[[ Text segment open ]]

HF cache permission errors: If huggingface-cli download fails with Permission denied: '/home/.../.cache/huggingface/hub/...', the cache directory was previously created by a Docker container running as root (common on shared dev boxes). Point HF at a user-owned cache for this run:

export HF_HOME=$HOME/hf_cache_gr00t

Transient xet-read-token 500 errors: Hugging Face's xet backend occasionally returns 500 Internal Server Error for dataset downloads. Disable it:

export HF_HUB_DISABLE_XET=1

Verify the dataset is ready:

ls examples/LIBERO/libero_spatial_no_noops_1.0.0_lerobot/meta/modality.json

Expected result: the command prints the full path to modality.json (and ls exits 0). That confirms the merged modality file exists next to the downloaded LeRobot dataset metadata.

Step 5
Verify the base model loads and runs

Confirm the GR00T N1.6 base model loads and produces actions using the GR1 demo shipped on n1.6-release:

TORCHDYNAMO_DISABLE=1 CUDA_VISIBLE_DEVICES=0 python scripts/deployment/standalone_inference_script.py \
    --model-path nvidia/GR00T-N1.6-3B \
    --dataset-path demo_data/gr1.PickNPlace \
    --embodiment-tag GR1 \
    --traj-ids 0 \
    --inference-mode pytorch \
    --action-horizon 8 \
    --steps 32

TORCHDYNAMO_DISABLE=1 avoids torch.compile / Triton paths that can fail on GB300 with ptxas-blackwell fatal: Value 'sm_103a' is not defined for option 'gpu-name'. Keep it on all standalone_inference_script.py invocations in this playbook unless you have a Triton build that supports SM103.

You should see per-step timing output and no errors. This confirms the model, CUDA, and data pipeline work before a long fine-tuning run.

NOTE

The base model's pretrained processor does not include the LIBERO_PANDA embodiment configuration, so you cannot run this standalone script on the LIBERO dataset with the base checkpoint alone. The LIBERO modality config is registered during fine-tuning. That is expected — LIBERO is a post-training benchmark.

Step 6
Fine-tune GR00T N1.6 on LIBERO Spatial

Fine-tune the base model on LIBERO Spatial. DGX Station's GB300 GPU with 284 GB HBM3e allows a global batch size of 128 — roughly several times what fits on a typical 80 GB GPU. Larger batches stabilize gradients and improve wall-clock throughput when the dataloader keeps the GPU fed.

[[ Text segment closed ]]
[[ Raw data open ]]

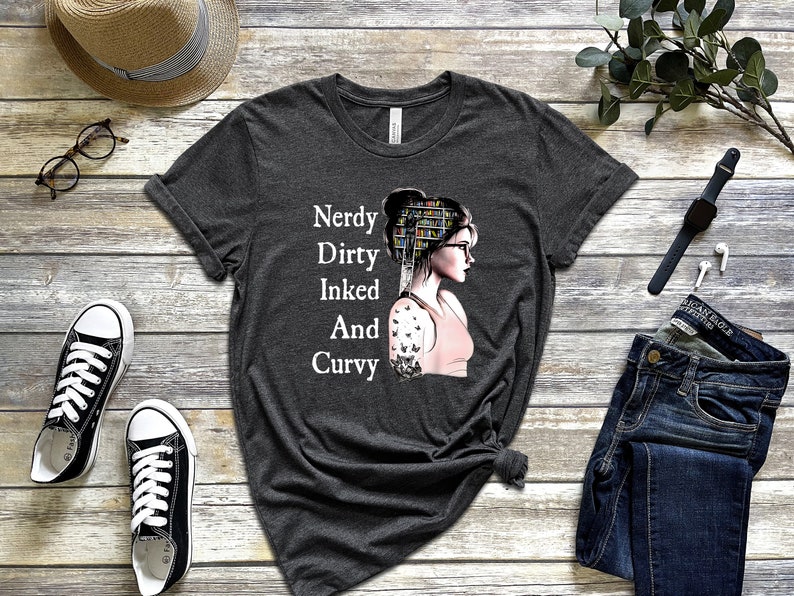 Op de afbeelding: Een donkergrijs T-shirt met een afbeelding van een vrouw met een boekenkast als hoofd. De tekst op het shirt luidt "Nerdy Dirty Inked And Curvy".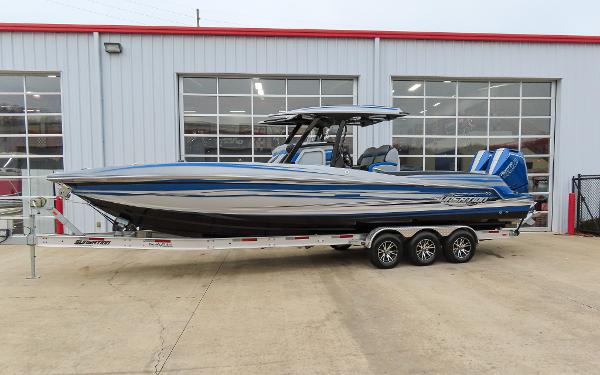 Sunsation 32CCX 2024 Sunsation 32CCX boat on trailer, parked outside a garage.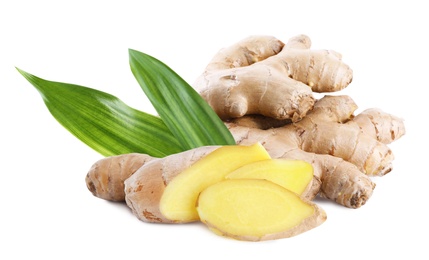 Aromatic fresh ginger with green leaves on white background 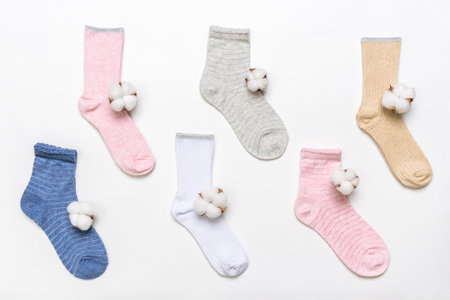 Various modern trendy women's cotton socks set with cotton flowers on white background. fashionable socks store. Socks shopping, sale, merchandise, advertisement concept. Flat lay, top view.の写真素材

[[ Raw data closed ]]

→ Exercises:
• a. Can you copy the stretch of the GR00T fine-tuning guide from "export HF_HUB_DISABLE_XET=1" through "LeRobot dataset metadata."?
• b. Can you write what comes next in the GR00T fine-tuning guide, starting right after its final sentence?
The listing was taken from a different source than the GR00T fine-tuning guide.

→ Response list:
• a.
export HF_HUB_DISABLE_XET=1

Verify the dataset is ready:

ls examples/LIBERO/libero_spatial_no_noops_1.0.0_lerobot/meta/modality.json

Expected result: the command prints the full path to modality.json (and ls exits 0). That confirms the merged modality file exists next to the downloaded LeRobot dataset metadata.

• b.
CUDA_VISIBLE_DEVICES=0 python \
    gr00t/experiment/launch_finetune.py \
    --base-model-path nvidia/GR00T-N1.6-3B \
    --dataset-path examples/LIBERO/libero_spatial_no_noops_1.0.0_lerobot/ \
    --embodiment-tag LIBERO_PANDA \
    --num-gpus 1 \
    --output-dir output/libero_spatial_ft \
    --save-steps 500 \
    --save-total-limit 5 \
    --max-steps 2000 \
    --global-batch-size 128 \
    --learning-rate 1e-4 \
    --warmup-ratio 0.05 \
    --weight-decay 1e-5 \
    --state-dropout-prob 0.8 \
    --color-jitter-params brightness 0.3 contrast 0.4 saturation 0.5 hue 0.08 \
    --dataloader-num-workers 4

If GPU utilization stays near zero for many minutes while the process is alive, suspect video decoding (see Step 2 patch and Troubleshooting). You can try --dataloader-num-workers 8 if CPU cores are available.

Training runs for 2000 steps at batch size 128 and takes approximately 20–25 minutes on GB300 when torchcodec is the active video backend.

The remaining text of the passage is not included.